GIVEN EXERCISE: Please reproduce the items below word for word, starting at the line that contains "Is grey stone" and stopping after the line that contains "1875 centimetres".

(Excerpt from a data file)
┏━━

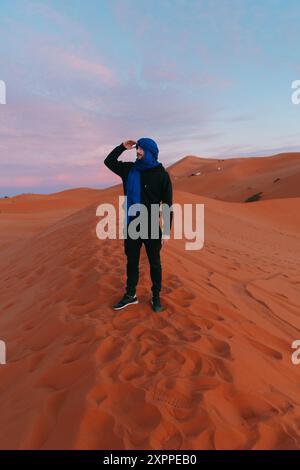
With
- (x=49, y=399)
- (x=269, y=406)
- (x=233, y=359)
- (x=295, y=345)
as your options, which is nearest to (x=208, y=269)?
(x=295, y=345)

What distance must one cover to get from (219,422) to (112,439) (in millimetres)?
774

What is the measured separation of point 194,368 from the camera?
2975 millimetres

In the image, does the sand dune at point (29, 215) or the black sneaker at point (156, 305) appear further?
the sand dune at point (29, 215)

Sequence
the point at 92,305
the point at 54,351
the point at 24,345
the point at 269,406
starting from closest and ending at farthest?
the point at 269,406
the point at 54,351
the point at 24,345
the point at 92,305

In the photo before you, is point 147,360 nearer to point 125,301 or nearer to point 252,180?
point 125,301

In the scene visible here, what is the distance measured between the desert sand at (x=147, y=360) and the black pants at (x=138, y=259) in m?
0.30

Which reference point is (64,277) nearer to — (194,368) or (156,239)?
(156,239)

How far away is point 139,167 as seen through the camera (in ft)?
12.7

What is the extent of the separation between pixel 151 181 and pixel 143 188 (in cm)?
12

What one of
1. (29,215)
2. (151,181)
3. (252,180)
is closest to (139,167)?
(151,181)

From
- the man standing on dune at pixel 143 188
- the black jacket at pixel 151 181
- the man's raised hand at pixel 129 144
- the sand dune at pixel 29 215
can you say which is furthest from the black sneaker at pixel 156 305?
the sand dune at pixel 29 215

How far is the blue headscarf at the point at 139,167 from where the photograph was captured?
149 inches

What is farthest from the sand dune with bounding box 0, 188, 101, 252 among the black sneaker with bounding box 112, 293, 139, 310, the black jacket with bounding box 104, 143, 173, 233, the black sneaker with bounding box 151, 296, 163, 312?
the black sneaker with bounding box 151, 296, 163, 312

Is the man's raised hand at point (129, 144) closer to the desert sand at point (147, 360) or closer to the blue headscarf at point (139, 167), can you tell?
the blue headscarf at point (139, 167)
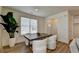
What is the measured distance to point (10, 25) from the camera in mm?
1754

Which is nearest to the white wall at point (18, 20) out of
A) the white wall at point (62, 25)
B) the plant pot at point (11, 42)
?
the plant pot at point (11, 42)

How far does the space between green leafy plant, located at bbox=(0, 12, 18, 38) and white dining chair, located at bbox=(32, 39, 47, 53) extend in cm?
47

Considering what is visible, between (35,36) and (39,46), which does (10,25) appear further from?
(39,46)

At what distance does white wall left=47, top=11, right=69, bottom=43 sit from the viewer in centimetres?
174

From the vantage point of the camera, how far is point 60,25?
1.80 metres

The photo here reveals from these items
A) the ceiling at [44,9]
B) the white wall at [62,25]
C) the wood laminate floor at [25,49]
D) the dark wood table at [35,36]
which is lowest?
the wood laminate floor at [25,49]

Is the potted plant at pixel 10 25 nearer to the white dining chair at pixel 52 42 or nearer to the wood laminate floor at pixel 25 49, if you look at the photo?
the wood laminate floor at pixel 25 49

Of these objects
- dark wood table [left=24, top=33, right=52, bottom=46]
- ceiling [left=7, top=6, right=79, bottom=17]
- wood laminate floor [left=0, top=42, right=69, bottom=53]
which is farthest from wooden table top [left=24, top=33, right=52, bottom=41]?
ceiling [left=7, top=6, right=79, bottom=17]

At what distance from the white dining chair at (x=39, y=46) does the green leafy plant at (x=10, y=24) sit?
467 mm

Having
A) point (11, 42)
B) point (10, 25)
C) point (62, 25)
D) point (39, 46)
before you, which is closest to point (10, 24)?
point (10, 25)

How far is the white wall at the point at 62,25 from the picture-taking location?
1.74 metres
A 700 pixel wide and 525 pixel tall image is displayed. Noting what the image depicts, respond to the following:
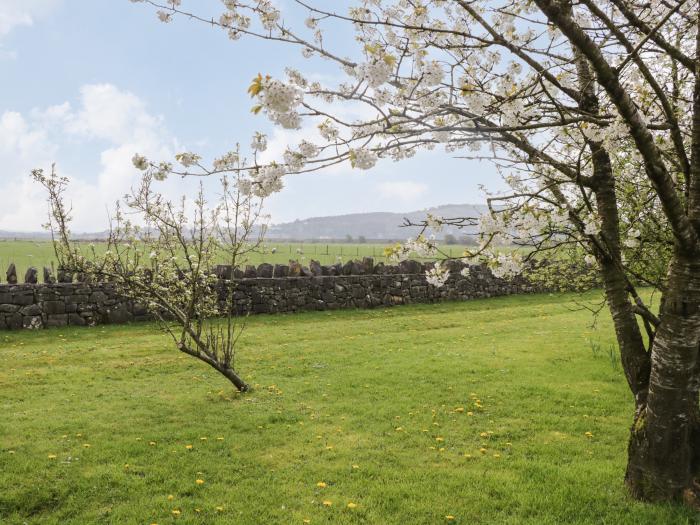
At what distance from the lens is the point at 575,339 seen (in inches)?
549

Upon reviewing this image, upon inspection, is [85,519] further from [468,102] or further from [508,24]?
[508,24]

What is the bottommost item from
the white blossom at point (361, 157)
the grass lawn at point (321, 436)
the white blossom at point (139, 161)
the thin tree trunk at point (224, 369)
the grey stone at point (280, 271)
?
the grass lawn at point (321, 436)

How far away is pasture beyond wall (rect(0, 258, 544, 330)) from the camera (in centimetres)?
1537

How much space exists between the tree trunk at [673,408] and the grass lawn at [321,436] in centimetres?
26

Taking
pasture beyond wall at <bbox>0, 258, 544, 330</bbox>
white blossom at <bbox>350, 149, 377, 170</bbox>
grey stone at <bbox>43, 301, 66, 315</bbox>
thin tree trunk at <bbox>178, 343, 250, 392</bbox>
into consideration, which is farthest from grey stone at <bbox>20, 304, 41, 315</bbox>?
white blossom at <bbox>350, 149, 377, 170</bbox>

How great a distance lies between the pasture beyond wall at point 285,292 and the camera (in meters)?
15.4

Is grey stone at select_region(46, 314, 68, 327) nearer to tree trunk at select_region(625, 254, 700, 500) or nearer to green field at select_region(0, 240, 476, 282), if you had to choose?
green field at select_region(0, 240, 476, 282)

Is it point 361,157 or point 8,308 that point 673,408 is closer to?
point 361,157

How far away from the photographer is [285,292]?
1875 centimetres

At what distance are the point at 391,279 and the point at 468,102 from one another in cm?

┗━━

OUTPUT OF THE TASK:
Is grey stone at select_region(46, 314, 68, 327) nearer to tree trunk at select_region(625, 254, 700, 500) or nearer to green field at select_region(0, 240, 476, 282), if you had to choose?
green field at select_region(0, 240, 476, 282)

Is it point 361,157 or point 8,308 that point 673,408 is closer to?
point 361,157

How far away from the photographer is [285,292]?
1875 centimetres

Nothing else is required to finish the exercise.